His comments have been roundly denounced by Democrats, including Senate Minority Leader Chuck Schumer (D-NY), who said on the Senate floor on Tuesday: “I cannot stress just how wrong this is. We have federal whistleblower laws designed to protect the identity and safety of patriotic Americans who come forward to stand up for the Constitution.”

Paul, meanwhile, defended his comments on Tuesday by drawing a false equivalency between the impeachment inquiry and a criminal prosecution.

More broadly, however, Paul’s comments — which are in the same vein as comments made by other Republican Trump defenders such as Rep. Mark Meadows (NC) and Sen. Lindsey Graham (SC) — illustrate how Trump and his Republican backers are struggling to respond to ever-mounting evidence that the president abused his office by trying to leverage military aid to Ukraine into political favors.

Instead of defending Trump’s conduct on the merits, they’re trying to spin the scandal as nothing more than a partisan witch hunt — and perhaps putting the safety of the whistleblower in jeopardy in the process.

Attacking the whistleblower has supplanted attacking the impeachment process

Trump has urged Republican allies of his such as Paul to defend his conduct vis a vis Ukraine on the merits, but making a case that it’s okay for a president to pervert diplomacy into an opposition research arm of his campaign isn’t easy. And so Trump-supporting Republicans focused their efforts on crying foul about House Democrats’ impeachment inquiry process.

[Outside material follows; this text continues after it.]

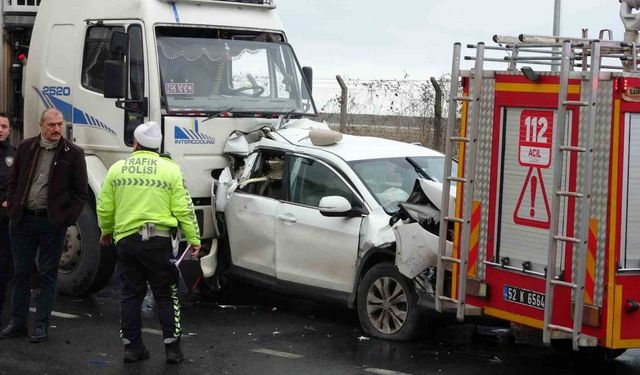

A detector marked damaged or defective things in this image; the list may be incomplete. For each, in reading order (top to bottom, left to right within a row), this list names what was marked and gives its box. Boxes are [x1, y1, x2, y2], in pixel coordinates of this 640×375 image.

Last week, however, House Democrats set the stage for public hearings in a vote that also formalized the rules. But if you thought that development would prompt Republicans to shift their focus from procedural deflections to defending Trump on the merits, think again. Focusing on the whistleblower has supplanted focusing on the process as Republicans’ preferred deflection, with Paul, Graham, and the president himself attacking the anonymous official.

Even if it turned out that the whistleblower was a Trump-hating Democratic partisan, we already know that the core allegations in his complaint are true. They are supported by witness testimony and evidence released by Trump’s White House. But instead of having an honest reckoning with Trump’s conduct, Republicans are still busying themselves throwing up smokescreens.

Trump, meanwhile, is responding to the impeachment inquiry with increasingly incoherent talking points.